**CONSIGNE:** Dressez la liste des chaînes de télévision citées dans le texte sur les concerts du Nouvel An.

CONCERT DU NOUVEL AN: Variations sur un thème à BERLIN, DRESDE, VENISE

En dehors DU concert du Nouvel An, les télévisions allemands ont retransmis deux concerts de Saint Sylvestre (Silvesterkonzert), celui des Berliner Philharmoniker dirigés par Sir Simon Rattle (à 18h30 le 31 sur ARD), et celui de la Dresdner Staatskapelle dirigée par son chef Christian Thielemann (à 17h35 le 31, sur ZDF), tandis qu’ARTE proposait le concert du Nouvel An de La Fenice, dirigé par Diego Matheuz, l’assistant de Claudio Abbado qui commence à faire une belle carrière en Italie. Le concept fait florès.
Les concerts de Noël, de Nouvel An, de Saint Sylvestre sont des événements habituels des scènes germaniques, c’est l’occasion de manifester tout ce que la musique peut avoir de festif, mais aussi de rassembler le public autour de son orchestre – on sait que cette relation particulière de l’orchestre au public est très importante en Allemagne, dans toutes les villes où il y a un théâtre et un orchestre.
Je me souviens de Soirées de Saint Sylvestre à la Philharmonie, dirigées par Abbado, suivies d’agapes, de soirées dansantes, dans les espaces du bâtiment de Scharoun. C’est souvent l’occasion soit de jouer des programmes d’œuvres populaires, ou des programmes un peu décalés (en 2002, Sir Simon Rattle proposa le musical “Wonderful town” de Leonard Bernstein, qui fut l’un des grands moments de ma vie de mélomane), ou des programmes d’opérettes, de ces opérettes ou de ces pièces légères qu’on prend très au sérieux en pays germanique: Strauss est réputé très difficile à jouer vraiment dans l’esprit “viennois”. Cette tradition a gagné l’Italie avec le “concert de Noël” de la Scala (cette année Dudamel dans la 2ème Symphonie de Mahler) et surtout le concert du Nouvel An de La Fenice, qui j’espère, ne cherche pas à faire concurrence avec celui de Vienne, parce que là c’est raté d’avance.

**DONNÉES EXTRAITES:**
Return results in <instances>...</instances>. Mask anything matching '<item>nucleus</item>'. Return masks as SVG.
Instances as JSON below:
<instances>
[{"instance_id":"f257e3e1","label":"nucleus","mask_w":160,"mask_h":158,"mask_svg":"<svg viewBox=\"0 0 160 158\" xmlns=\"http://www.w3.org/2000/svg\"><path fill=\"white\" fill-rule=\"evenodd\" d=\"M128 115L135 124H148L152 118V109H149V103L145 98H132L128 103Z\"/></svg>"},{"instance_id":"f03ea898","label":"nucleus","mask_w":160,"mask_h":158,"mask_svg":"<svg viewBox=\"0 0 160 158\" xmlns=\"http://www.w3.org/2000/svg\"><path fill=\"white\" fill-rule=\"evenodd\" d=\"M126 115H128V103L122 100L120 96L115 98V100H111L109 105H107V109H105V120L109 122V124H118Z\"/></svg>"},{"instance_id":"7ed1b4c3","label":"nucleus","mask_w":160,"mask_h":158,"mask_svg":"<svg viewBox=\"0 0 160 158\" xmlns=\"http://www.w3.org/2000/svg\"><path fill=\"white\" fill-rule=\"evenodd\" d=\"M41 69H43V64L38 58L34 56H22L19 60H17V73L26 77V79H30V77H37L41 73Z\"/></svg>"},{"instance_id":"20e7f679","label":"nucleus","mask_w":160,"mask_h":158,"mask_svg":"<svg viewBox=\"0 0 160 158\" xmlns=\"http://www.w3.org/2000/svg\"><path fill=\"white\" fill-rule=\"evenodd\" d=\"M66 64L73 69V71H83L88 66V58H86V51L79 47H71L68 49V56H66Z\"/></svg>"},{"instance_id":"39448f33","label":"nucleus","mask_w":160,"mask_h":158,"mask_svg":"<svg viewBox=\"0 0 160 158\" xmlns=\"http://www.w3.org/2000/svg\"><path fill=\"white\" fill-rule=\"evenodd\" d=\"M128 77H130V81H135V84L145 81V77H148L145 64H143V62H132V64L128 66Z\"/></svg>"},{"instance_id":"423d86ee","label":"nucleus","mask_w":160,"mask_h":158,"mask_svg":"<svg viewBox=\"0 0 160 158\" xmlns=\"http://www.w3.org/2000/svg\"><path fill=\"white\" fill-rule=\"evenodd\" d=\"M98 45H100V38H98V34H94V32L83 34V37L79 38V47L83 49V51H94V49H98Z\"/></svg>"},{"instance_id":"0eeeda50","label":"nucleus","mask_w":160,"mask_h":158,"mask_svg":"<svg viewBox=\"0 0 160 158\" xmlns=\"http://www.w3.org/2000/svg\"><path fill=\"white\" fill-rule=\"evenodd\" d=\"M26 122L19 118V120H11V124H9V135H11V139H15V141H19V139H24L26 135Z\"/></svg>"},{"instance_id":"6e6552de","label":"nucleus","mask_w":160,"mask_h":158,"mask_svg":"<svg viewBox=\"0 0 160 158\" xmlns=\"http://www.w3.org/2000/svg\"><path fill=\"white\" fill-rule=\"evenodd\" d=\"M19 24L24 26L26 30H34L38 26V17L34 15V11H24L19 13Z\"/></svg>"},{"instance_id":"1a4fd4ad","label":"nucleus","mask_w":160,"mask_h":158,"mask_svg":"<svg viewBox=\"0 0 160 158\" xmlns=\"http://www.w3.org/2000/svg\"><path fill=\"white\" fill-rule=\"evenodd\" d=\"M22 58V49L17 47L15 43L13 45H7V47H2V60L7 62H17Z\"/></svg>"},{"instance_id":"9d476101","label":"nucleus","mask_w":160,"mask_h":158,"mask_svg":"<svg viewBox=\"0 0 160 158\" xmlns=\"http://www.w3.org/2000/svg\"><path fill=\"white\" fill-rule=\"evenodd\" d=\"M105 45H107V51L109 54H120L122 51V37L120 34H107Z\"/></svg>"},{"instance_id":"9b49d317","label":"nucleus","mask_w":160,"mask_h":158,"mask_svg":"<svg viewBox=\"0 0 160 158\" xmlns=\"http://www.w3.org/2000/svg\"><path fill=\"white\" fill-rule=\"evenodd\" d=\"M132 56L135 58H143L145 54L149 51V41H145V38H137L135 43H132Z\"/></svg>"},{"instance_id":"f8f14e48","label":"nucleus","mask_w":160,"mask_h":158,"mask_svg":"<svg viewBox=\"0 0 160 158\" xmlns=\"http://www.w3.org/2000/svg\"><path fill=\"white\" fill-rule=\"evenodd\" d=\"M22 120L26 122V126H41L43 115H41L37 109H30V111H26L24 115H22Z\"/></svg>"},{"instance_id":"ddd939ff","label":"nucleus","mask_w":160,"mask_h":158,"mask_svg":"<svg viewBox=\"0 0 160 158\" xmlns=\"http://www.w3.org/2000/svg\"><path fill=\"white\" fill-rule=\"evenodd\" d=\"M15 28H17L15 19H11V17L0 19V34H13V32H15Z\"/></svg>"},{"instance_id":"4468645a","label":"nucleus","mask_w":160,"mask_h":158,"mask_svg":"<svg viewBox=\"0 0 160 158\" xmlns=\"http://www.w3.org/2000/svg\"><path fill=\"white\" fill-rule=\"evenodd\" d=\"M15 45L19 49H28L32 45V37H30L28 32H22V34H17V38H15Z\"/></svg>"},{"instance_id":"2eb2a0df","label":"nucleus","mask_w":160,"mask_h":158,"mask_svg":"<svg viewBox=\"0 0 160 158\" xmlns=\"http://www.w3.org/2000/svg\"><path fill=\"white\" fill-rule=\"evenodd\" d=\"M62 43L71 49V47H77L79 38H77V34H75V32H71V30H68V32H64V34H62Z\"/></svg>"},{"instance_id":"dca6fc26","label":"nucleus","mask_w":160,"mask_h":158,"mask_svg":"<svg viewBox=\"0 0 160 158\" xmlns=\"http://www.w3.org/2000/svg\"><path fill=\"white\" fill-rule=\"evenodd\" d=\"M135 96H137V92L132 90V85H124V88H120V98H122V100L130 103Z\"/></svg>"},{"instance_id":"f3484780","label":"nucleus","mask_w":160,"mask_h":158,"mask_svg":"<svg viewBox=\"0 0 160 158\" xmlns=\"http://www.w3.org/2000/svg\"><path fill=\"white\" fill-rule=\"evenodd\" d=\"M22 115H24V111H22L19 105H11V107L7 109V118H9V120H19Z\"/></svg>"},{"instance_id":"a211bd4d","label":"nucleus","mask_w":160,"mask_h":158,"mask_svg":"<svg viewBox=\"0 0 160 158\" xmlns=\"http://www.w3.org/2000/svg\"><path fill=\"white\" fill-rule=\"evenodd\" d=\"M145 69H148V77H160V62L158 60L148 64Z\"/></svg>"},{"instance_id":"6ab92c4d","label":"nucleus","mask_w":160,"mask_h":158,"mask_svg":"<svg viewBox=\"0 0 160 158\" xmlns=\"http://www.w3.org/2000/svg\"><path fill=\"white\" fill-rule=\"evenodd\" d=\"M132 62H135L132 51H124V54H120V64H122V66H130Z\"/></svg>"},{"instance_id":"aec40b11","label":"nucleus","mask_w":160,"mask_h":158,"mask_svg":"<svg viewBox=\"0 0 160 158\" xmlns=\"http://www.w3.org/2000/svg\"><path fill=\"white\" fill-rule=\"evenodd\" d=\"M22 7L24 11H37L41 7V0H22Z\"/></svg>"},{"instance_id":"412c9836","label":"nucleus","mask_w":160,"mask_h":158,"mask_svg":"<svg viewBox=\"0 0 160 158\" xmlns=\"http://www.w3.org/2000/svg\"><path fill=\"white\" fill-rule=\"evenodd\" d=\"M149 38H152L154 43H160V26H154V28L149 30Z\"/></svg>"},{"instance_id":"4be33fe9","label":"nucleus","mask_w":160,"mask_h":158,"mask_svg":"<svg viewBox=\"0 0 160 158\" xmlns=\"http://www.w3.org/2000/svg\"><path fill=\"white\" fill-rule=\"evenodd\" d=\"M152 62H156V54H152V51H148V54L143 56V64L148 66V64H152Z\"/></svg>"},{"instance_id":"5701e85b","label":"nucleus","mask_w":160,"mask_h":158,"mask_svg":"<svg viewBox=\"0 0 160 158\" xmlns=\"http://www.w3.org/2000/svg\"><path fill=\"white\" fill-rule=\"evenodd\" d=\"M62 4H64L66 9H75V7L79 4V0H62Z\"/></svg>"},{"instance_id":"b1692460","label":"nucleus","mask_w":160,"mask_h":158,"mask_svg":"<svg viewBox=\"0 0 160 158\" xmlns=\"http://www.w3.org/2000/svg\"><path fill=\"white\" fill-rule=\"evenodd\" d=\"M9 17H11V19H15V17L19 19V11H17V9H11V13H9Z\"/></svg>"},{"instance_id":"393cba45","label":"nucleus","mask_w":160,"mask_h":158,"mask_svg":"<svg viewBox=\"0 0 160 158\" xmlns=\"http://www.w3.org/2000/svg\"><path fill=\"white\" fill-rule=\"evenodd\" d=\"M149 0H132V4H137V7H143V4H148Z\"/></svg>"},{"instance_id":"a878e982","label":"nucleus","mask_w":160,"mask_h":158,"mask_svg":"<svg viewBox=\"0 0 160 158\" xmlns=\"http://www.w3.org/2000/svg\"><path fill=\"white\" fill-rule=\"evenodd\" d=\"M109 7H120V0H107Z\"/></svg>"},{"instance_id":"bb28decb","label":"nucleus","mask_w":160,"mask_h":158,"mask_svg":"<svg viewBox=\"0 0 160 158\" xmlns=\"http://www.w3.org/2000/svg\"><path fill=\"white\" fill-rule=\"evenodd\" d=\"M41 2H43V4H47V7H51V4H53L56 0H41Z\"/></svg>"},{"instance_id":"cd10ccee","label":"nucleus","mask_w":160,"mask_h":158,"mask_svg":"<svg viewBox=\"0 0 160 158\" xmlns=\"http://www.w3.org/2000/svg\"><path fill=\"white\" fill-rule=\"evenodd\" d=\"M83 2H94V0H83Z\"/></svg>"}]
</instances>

**RÉSULTAT:** ARD, ZDF, ARTE